Wednesday, 10 May 2017

"The Albums" by MEAL TICKET (2017 Lemon Records 3CD Mini Box Set of Remasters) - A Review by Mark Barry...

"...Out Of The Blue..."

When I worked for Reckless Records in Islington and Berwick Street in Soho (I was a buyer for 20 years) – Meal Ticket LPs were strictly a no-no - bargain bin fodder that never sold - always reduced to sell. And despite the gorgeous presentation of this lavish Lemon Records 3CD Mini Box Set (Lemon is a part of Cherry Red of the UK) - it's easy to hear why that was the case for this very US-influenced West London band.

That's not to say that there isn't anything worth loving here – there most definitely is. The "Code Of The Rode" debut album from July 1977 has some genuine melodic peaches on it (Britain's answer to the Americana of The Eagles, America and The Band) - but the second platter "Three Times A Day" that followed only four months later in November 1977 is a dog and the third "Take Away" from November 1978 is not much better.

(Extracted records)
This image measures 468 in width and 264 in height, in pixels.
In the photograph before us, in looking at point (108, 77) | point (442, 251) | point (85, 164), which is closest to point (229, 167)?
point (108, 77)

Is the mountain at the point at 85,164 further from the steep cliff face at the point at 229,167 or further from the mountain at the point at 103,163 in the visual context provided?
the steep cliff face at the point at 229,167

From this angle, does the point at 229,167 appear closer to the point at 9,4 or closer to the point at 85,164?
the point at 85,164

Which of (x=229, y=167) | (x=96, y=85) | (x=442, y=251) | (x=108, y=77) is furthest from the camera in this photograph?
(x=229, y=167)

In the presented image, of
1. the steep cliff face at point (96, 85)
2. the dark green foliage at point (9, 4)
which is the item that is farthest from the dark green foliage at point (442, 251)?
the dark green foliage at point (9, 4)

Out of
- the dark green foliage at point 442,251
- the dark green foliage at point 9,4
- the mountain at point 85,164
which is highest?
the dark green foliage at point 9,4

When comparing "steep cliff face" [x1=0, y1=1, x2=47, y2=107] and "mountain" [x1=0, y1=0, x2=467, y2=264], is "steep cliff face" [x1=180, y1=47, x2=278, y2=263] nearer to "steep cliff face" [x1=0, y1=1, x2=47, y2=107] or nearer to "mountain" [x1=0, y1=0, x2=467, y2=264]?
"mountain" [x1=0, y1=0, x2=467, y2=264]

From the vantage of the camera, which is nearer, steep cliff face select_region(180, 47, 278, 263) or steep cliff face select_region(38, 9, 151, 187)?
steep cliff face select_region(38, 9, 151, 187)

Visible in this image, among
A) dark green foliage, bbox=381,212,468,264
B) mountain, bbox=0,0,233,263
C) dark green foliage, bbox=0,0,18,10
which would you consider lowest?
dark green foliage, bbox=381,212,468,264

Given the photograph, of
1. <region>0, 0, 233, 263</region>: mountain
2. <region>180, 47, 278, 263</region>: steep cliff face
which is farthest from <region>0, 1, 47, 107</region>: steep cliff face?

> **Instructions to follow**: Copy out the entire Meal Ticket box set review from above, word for word.

> **Output of the exercise**:
Wednesday, 10 May 2017

"The Albums" by MEAL TICKET (2017 Lemon Records 3CD Mini Box Set of Remasters) - A Review by Mark Barry...

"...Out Of The Blue..."

When I worked for Reckless Records in Islington and Berwick Street in Soho (I was a buyer for 20 years) – Meal Ticket LPs were strictly a no-no - bargain bin fodder that never sold - always reduced to sell. And despite the gorgeous presentation of this lavish Lemon Records 3CD Mini Box Set (Lemon is a part of Cherry Red of the UK) - it's easy to hear why that was the case for this very US-influenced West London band.

That's not to say that there isn't anything worth loving here – there most definitely is. The "Code Of The Rode" debut album from July 1977 has some genuine melodic peaches on it (Britain's answer to the Americana of The Eagles, America and The Band) - but the second platter "Three Times A Day" that followed only four months later in November 1977 is a dog and the third "Take Away" from November 1978 is not much better.